Advertisers are putting up big dollars to grab a piece of March Madness, and while the cover charge may be steep, it appears that the spring hoops showcase is well worth the price of entry.
Marketers will pony up nearly $1.5 million dollars for a spot in the final game of the NCAA Men’s Division I Basketball Championship—money that’s well spent, according to the media measurement software and analytics company TRA, Inc.
Automakers are a particularly good fit for March Madness, said Mark Lieberman, co-founder and CEO of TRA. For example, Infiniti owners were found to be twice as likely to watch the tourney than viewers who drove other brands. Acura viewers also overindexed in the tournament, by a two-to-one ratio.
TRA pulls its viewing and purchasing data from a database of 370,000 households. Forty-five major brands make allocation decisions based on the TRA data.

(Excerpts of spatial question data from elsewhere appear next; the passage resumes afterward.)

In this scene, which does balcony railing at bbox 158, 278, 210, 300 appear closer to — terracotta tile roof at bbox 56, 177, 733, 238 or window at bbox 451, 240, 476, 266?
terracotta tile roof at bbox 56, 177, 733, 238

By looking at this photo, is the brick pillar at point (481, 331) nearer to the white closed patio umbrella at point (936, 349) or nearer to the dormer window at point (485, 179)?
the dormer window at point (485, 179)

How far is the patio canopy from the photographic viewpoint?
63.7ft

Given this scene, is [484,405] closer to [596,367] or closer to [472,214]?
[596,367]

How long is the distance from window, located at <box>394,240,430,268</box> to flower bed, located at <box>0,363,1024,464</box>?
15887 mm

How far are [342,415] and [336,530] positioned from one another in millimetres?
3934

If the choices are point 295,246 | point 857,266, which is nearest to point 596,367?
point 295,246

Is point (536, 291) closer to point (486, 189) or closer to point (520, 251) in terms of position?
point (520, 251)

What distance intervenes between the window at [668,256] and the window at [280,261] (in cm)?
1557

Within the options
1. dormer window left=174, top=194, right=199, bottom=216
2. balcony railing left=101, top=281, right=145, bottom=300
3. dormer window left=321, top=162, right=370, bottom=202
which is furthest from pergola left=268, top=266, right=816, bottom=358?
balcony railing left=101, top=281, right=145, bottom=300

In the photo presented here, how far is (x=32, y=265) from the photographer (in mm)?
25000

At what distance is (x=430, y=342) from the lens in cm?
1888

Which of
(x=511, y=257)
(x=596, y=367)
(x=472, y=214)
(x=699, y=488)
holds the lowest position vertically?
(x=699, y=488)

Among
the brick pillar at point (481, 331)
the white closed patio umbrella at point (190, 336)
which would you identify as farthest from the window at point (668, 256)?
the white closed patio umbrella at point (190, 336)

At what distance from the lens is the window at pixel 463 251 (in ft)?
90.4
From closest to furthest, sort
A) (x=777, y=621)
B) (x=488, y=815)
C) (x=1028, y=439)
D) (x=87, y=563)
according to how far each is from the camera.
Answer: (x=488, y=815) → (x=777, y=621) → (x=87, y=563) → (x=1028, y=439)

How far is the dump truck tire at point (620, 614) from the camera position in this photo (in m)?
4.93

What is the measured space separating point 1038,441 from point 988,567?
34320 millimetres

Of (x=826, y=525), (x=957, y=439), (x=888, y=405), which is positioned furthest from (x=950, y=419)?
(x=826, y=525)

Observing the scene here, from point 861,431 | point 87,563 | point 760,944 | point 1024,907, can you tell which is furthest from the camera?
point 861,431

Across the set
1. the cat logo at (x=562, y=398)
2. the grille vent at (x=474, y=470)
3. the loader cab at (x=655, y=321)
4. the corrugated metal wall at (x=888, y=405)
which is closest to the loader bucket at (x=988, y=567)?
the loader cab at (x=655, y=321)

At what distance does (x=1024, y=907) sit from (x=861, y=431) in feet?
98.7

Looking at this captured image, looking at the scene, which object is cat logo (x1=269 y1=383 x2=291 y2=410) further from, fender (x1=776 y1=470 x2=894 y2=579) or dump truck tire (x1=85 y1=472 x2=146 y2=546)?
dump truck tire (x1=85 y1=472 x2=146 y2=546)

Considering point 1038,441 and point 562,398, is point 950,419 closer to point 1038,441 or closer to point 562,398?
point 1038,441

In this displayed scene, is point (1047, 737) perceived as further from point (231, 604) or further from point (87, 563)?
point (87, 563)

That car manufacturers are well suited to March Madness happily coincides with the buying power of the category. Per Kantar Media estimates, automotive accounted for $155.9 million of last year’s NCAA tourney spend, or 21 percent of the $738 million in ad revenue shared by CBS and Turner Sports.
“From a purchase-intent standpoint, CBS and Turner are delivering the right audience for March Madness,” Lieberman said. “The data very much justifies the investment by the automakers.”
After cutting back its spend in 2010, General Motors returned to the tournament with a vengeance, topping all sponsors with a $57.9 million investment, or about $10 million more than the previous year. An official NCAA corporate partner, GM is once again showcasing its Buick marque with :30s and a presenting sponsorship of the Inside March Madness postgame show.
Per TRA data, Buick truck owners are more likely to watch March Madness than any other auto consumer. Ownership is defined by a relevant brand purchase made between 2008 and 2012.
Along with GM, nearly every major auto manufacturer is being represented in the 2012 tourney, a roster that includes Chrysler, Ford, Honda, Infinity, Mazda, Mercedes and Volkswagen.
NCAA corporate sponsors are also showing up in force. In March, Allstate signed a multiyear pact with collegiate sports’ governing body, following on the heels of a similar deal made by Northwestern Mutual. The insurance companies join legacy NCAA partners like Buick, Enterprise Rent-A-Car, Infinity, Kraft and Unilever, as well as the so-called “Corporate Championship” sponsors: AT&T, Capital One and Coca-Cola.
Statistically, the indices for CBS and the Turner networks are very similar. “Last year we found that even though the games air in very different environments, the consumer profiles are amazingly consistent,” Lieberman said. If nothing else, this suggests that the CBS-Turner cross-channel promotional push did everything it was supposed to in the first year of the 14-year, $10.8 billion rights-sharing pact.
“March Madness is…successfully uniting traditional and digital media platforms to create more value for the audience and the marketers who seek to reach them,” said Jon Swallen, svp of research at Kantar Media Intelligence North America. “The tournament demonstrates how multiple screens can be complementary, rather than cannibalistic.”
While the average cost any individual advertiser pays is directly proportional to how far into the tournament their package extends, the cost of a 30-second spot predictably increases as the field of 64 gets whittled down to the Final Four. When the regional semifinals tip off Thursday night on CBS, clients can expect to pay as much as $350,000 for a single spot, up from roughly $100,000 in the opening rounds.
A 30-second spot in the national semifinals will fetch as much as $700,000, while the average unit cost for the national championship game is up to $1.45 million. The price of a spot in the title tilt marks a 16 percent increase from last year’s final.
Thus far, advertisers have much to be thankful for, as the ratings are the highest they’ve been in 18 years. Through Saturday night, CBS, TNT, TBS and truTV are collectively averaging 8 million viewers with their March Madness coverage, an improvement of 3 percent versus the year-ago 7.8 million.
With powerhouse No. 1 seeds Syracuse, Kentucky, North Carolina and Michigan State having safely reached the Sweet Sixteen, ratings should continue to shine.
The national semifinals tip off in Boston on Thursday, March 22, as Syracuse takes on No. 4 seed Wisconsin (CBS, 7:15 p.m. EDT). In another matchup of a No. 1 and No. 4 seed, Tom Izzo’s Michigan State Spartans take on Rick Pitino and the Louisville Cardinals in Phoenix (TBS, 7:47 p.m. EDT).